▶ _Directive_: Copy everything in the listing below word for word, apart from any images.

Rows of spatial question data
+++
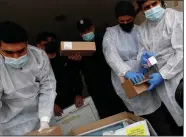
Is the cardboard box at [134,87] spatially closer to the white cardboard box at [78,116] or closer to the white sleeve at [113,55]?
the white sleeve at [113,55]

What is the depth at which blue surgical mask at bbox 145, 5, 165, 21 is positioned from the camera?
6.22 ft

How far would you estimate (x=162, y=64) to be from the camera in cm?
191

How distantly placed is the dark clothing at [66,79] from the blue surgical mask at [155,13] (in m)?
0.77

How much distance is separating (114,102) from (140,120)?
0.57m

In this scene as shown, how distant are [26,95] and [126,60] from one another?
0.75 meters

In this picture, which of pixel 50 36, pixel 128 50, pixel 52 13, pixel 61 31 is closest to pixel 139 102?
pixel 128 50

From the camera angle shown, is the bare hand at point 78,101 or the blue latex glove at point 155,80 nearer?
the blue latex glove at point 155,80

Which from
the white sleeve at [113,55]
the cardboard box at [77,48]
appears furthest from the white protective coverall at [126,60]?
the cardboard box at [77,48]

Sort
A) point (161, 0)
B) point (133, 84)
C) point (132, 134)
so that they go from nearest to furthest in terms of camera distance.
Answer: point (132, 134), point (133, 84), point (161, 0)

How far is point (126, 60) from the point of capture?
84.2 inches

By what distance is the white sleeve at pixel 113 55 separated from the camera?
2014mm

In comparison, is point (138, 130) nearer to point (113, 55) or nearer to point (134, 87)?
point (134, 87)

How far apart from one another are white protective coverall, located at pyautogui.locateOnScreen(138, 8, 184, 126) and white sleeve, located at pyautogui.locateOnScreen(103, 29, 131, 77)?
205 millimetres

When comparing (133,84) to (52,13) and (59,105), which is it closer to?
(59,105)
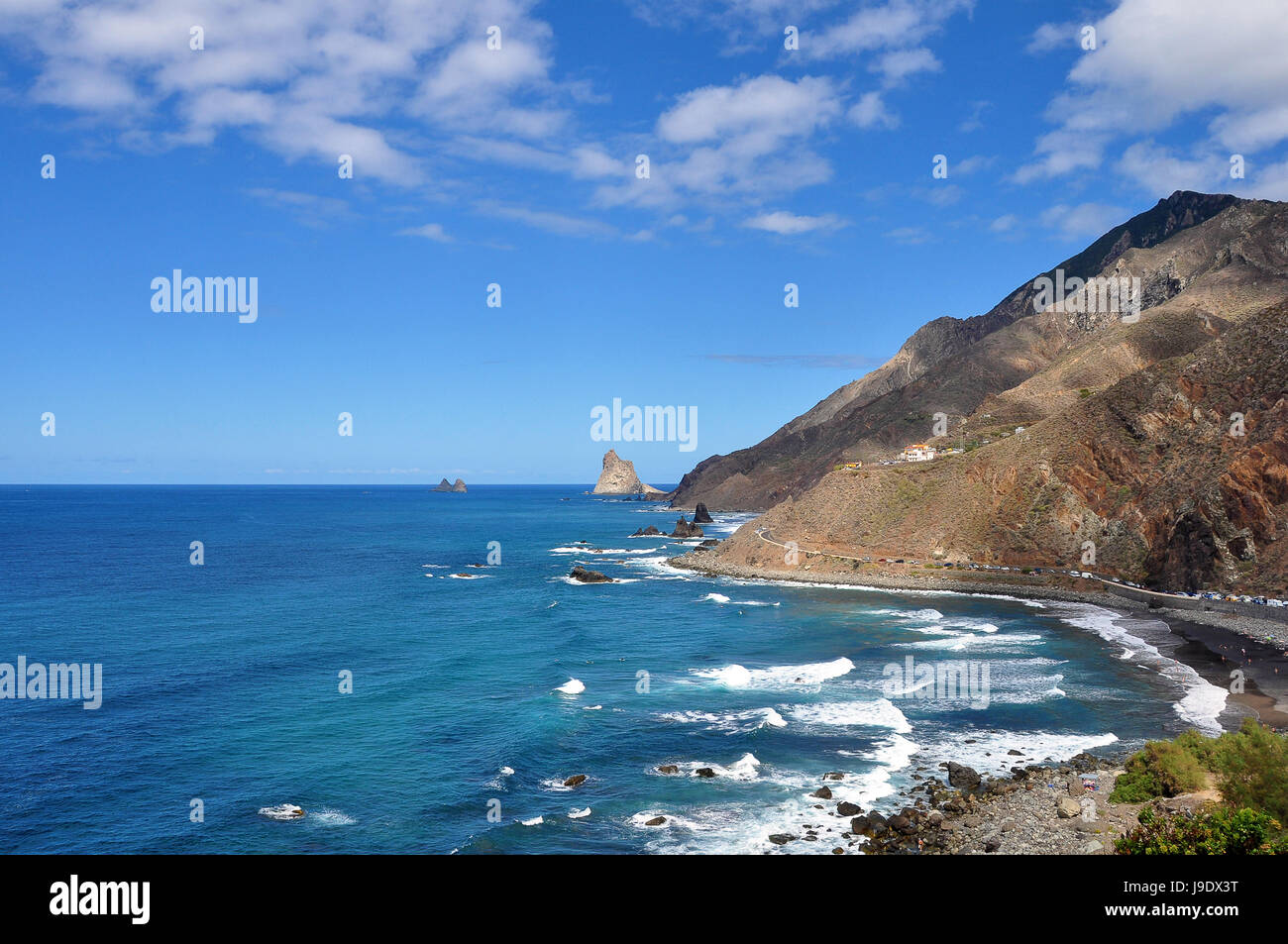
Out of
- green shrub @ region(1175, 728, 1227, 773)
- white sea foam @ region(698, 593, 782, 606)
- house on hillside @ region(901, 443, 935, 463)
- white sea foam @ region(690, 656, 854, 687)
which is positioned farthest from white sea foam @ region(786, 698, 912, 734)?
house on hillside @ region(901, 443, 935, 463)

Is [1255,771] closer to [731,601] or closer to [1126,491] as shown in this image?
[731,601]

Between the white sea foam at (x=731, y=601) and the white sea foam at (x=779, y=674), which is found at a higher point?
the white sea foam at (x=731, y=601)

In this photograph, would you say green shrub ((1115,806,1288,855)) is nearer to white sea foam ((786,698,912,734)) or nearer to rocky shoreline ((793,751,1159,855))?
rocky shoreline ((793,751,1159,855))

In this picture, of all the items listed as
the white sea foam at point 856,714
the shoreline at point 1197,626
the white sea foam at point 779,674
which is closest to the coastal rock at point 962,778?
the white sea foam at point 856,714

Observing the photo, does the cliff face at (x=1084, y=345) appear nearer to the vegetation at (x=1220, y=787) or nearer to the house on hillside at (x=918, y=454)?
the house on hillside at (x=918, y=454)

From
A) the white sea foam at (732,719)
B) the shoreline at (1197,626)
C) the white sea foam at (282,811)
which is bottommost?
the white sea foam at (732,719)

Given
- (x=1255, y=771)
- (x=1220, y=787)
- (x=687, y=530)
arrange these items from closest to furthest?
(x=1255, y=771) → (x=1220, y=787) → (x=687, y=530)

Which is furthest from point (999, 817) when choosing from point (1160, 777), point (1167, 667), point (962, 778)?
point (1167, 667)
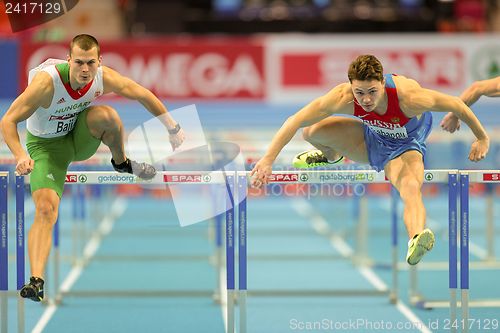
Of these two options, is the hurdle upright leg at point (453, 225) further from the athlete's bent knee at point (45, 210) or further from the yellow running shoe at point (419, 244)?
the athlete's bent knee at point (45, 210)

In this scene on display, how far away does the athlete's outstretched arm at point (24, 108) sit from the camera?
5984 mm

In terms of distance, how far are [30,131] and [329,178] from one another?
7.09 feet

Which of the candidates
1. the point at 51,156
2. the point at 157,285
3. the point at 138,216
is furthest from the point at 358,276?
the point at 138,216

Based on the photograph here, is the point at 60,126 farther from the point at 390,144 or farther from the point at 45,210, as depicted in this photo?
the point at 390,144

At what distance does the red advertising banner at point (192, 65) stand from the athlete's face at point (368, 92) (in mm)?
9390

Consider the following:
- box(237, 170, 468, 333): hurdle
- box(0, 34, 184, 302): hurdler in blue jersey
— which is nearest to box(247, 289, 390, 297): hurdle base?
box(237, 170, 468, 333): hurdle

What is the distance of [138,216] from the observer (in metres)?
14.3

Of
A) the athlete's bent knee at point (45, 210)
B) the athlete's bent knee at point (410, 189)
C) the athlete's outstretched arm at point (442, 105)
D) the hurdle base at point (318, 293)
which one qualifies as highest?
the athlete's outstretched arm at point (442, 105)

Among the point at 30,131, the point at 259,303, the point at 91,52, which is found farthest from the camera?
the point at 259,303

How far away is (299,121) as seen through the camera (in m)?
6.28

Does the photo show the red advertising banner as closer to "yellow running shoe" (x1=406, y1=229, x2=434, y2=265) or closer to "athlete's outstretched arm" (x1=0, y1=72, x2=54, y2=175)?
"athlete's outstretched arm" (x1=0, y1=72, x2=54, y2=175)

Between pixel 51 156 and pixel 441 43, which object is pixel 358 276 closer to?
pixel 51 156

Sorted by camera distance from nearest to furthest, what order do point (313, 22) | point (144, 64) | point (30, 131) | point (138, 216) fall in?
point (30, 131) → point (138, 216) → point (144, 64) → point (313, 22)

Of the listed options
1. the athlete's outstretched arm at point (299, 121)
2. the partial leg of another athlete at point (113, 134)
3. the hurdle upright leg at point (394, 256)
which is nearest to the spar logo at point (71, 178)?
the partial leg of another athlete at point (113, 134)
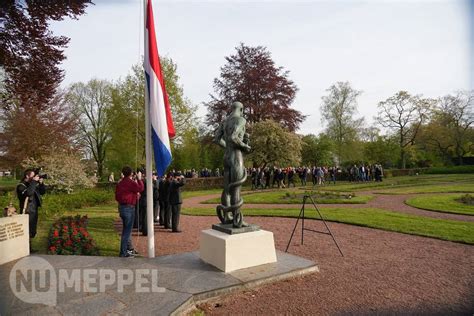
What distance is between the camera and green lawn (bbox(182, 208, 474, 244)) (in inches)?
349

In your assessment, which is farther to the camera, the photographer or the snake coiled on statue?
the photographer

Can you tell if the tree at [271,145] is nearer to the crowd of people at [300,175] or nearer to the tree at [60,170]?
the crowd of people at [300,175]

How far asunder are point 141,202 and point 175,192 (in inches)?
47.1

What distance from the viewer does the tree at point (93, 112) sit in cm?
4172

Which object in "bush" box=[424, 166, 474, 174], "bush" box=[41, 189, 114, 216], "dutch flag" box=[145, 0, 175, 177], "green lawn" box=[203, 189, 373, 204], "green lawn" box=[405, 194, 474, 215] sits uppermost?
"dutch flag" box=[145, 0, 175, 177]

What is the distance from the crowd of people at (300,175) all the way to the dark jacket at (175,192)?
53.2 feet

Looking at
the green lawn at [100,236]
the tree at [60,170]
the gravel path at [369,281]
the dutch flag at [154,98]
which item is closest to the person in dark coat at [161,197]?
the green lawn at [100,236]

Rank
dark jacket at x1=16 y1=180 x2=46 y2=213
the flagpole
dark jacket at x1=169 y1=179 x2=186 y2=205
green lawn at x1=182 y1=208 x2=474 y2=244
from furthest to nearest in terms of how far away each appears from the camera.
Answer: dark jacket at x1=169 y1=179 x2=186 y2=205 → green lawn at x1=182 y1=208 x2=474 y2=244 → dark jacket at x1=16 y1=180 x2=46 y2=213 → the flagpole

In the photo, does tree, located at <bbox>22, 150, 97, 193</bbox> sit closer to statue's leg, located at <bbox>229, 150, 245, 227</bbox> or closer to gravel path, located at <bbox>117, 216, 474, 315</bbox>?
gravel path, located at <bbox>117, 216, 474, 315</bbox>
+++
▶ _Written response_:
Is the cardboard box at [134,87] spatially closer to the white cardboard box at [78,116] or closer to the white sleeve at [113,55]?
the white sleeve at [113,55]

What is the depth at which blue surgical mask at bbox 145, 5, 165, 21 is positioned from the camera?
6.22 ft

How far would you estimate (x=162, y=64) to be from the camera in cm?
191

How distantly placed is the dark clothing at [66,79] from the blue surgical mask at [155,13] (in m)?
0.77

How much distance is separating (114,102) from (140,120)?
0.57m

In this scene as shown, how distant are [26,95] and [126,60] from one another?
0.75 meters

In this picture, which of pixel 50 36, pixel 128 50, pixel 52 13, pixel 61 31 is closest to pixel 139 102?
pixel 128 50

From the camera angle shown, is the bare hand at point 78,101 or the blue latex glove at point 155,80 nearer?
the blue latex glove at point 155,80

Which from
the white sleeve at [113,55]
the cardboard box at [77,48]
appears furthest from the white protective coverall at [126,60]?
the cardboard box at [77,48]

Sort
A) point (161, 0)
B) point (133, 84)
C) point (132, 134)
so that they go from nearest to furthest in terms of camera distance.
Answer: point (132, 134), point (133, 84), point (161, 0)

How far is point (126, 60) from the point of capture?
84.2 inches

By what distance is the white sleeve at pixel 113 55 separated from the camera?
2014mm

In comparison, is point (138, 130) nearer to point (113, 55) or nearer to point (134, 87)?
point (134, 87)

How far apart from one another are white protective coverall, located at pyautogui.locateOnScreen(138, 8, 184, 126) and white sleeve, located at pyautogui.locateOnScreen(103, 29, 131, 77)?
205 millimetres

When comparing (133,84) to (52,13) and (59,105), which is it closer to?
(59,105)
Out of
- green shrub @ region(1175, 728, 1227, 773)
- white sea foam @ region(698, 593, 782, 606)
- house on hillside @ region(901, 443, 935, 463)
- white sea foam @ region(690, 656, 854, 687)
which is positioned farthest from white sea foam @ region(786, 698, 912, 734)?
house on hillside @ region(901, 443, 935, 463)

Is [1255,771] closer to [731,601] or closer to [1126,491] as shown in this image?
[731,601]

Between the white sea foam at (x=731, y=601) and the white sea foam at (x=779, y=674), which is found at a higher point?
the white sea foam at (x=731, y=601)

In this photograph, would you say green shrub ((1115,806,1288,855)) is nearer to white sea foam ((786,698,912,734)) or nearer to rocky shoreline ((793,751,1159,855))?
rocky shoreline ((793,751,1159,855))

In this picture, of all the items listed as
the white sea foam at point 856,714
the shoreline at point 1197,626
the white sea foam at point 779,674
which is closest to the coastal rock at point 962,778?
the white sea foam at point 856,714

Observing the photo, does the cliff face at (x=1084, y=345) appear nearer to the vegetation at (x=1220, y=787) or nearer to the house on hillside at (x=918, y=454)?
the house on hillside at (x=918, y=454)

From
A) the white sea foam at (732,719)
B) the shoreline at (1197,626)
C) the white sea foam at (282,811)
which is bottommost?
the white sea foam at (732,719)

Given
- (x=1255, y=771)
- (x=1220, y=787)
- (x=687, y=530)
arrange these items from closest to furthest?
(x=1255, y=771) → (x=1220, y=787) → (x=687, y=530)

Which is furthest from point (999, 817) when choosing from point (1160, 777), point (1167, 667), point (962, 778)?
point (1167, 667)
Of these two options, is the hurdle upright leg at point (453, 225) further from the athlete's bent knee at point (45, 210) or further from the yellow running shoe at point (419, 244)?
the athlete's bent knee at point (45, 210)

In this scene on display, how far away does the athlete's outstretched arm at point (24, 108) sit from the camera?
5984 mm

In terms of distance, how far are [30,131] and [329,178] from one another?
7.09 feet

Which of the candidates
1. the point at 51,156
2. the point at 157,285
3. the point at 138,216
is furthest from the point at 358,276?
the point at 138,216

Based on the photograph here, is the point at 60,126 farther from the point at 390,144 or farther from the point at 45,210, as depicted in this photo?
the point at 390,144

At what distance does the red advertising banner at point (192, 65) stand from the athlete's face at point (368, 92) (in mm)?
9390

Consider the following:
- box(237, 170, 468, 333): hurdle
- box(0, 34, 184, 302): hurdler in blue jersey
— which is nearest to box(247, 289, 390, 297): hurdle base?
box(237, 170, 468, 333): hurdle

What is the distance of [138,216] from the observer (in metres)?
14.3

Of
A) the athlete's bent knee at point (45, 210)
B) the athlete's bent knee at point (410, 189)
C) the athlete's outstretched arm at point (442, 105)
D) the hurdle base at point (318, 293)
which one qualifies as highest?
the athlete's outstretched arm at point (442, 105)

Among the point at 30,131, the point at 259,303, the point at 91,52, which is found farthest from the camera?
the point at 259,303

How far away is (299,121) as seen through the camera (in m)?
6.28

Does the photo show the red advertising banner as closer to "yellow running shoe" (x1=406, y1=229, x2=434, y2=265) or closer to "athlete's outstretched arm" (x1=0, y1=72, x2=54, y2=175)?
"athlete's outstretched arm" (x1=0, y1=72, x2=54, y2=175)

Between pixel 51 156 and pixel 441 43, which object is pixel 358 276 closer to?
pixel 51 156

Sorted by camera distance from nearest to furthest, what order do point (313, 22) | point (144, 64) | point (30, 131) | point (138, 216) fall in?
point (30, 131) → point (138, 216) → point (144, 64) → point (313, 22)

Of the listed options
1. the athlete's outstretched arm at point (299, 121)
2. the partial leg of another athlete at point (113, 134)
3. the hurdle upright leg at point (394, 256)
which is nearest to the spar logo at point (71, 178)?
the partial leg of another athlete at point (113, 134)
What distance is between the camera and green lawn (bbox(182, 208, 474, 244)) (in inches)?
349

In your assessment, which is farther to the camera, the photographer or the snake coiled on statue?
the photographer

Can you tell if the tree at [271,145] is nearer to the crowd of people at [300,175] or nearer to the tree at [60,170]?
the crowd of people at [300,175]

How far asunder are point 141,202 and point 175,192 (in inches)?
47.1

What distance from the viewer does the tree at point (93, 112) sit in cm?
4172

Which object in "bush" box=[424, 166, 474, 174], "bush" box=[41, 189, 114, 216], "dutch flag" box=[145, 0, 175, 177], "green lawn" box=[203, 189, 373, 204], "green lawn" box=[405, 194, 474, 215] sits uppermost?
"dutch flag" box=[145, 0, 175, 177]

What is the distance from the crowd of people at (300,175) all the way to the dark jacket at (175,192)?
53.2 feet

Looking at
the green lawn at [100,236]
the tree at [60,170]
the gravel path at [369,281]
the dutch flag at [154,98]
which item is closest to the person in dark coat at [161,197]?
the green lawn at [100,236]

Rank
dark jacket at x1=16 y1=180 x2=46 y2=213
the flagpole
dark jacket at x1=169 y1=179 x2=186 y2=205
green lawn at x1=182 y1=208 x2=474 y2=244
from furthest to nearest in terms of how far away each appears from the camera.
Answer: dark jacket at x1=169 y1=179 x2=186 y2=205 → green lawn at x1=182 y1=208 x2=474 y2=244 → dark jacket at x1=16 y1=180 x2=46 y2=213 → the flagpole

In the photo, does tree, located at <bbox>22, 150, 97, 193</bbox> sit closer to statue's leg, located at <bbox>229, 150, 245, 227</bbox> or closer to gravel path, located at <bbox>117, 216, 474, 315</bbox>?
gravel path, located at <bbox>117, 216, 474, 315</bbox>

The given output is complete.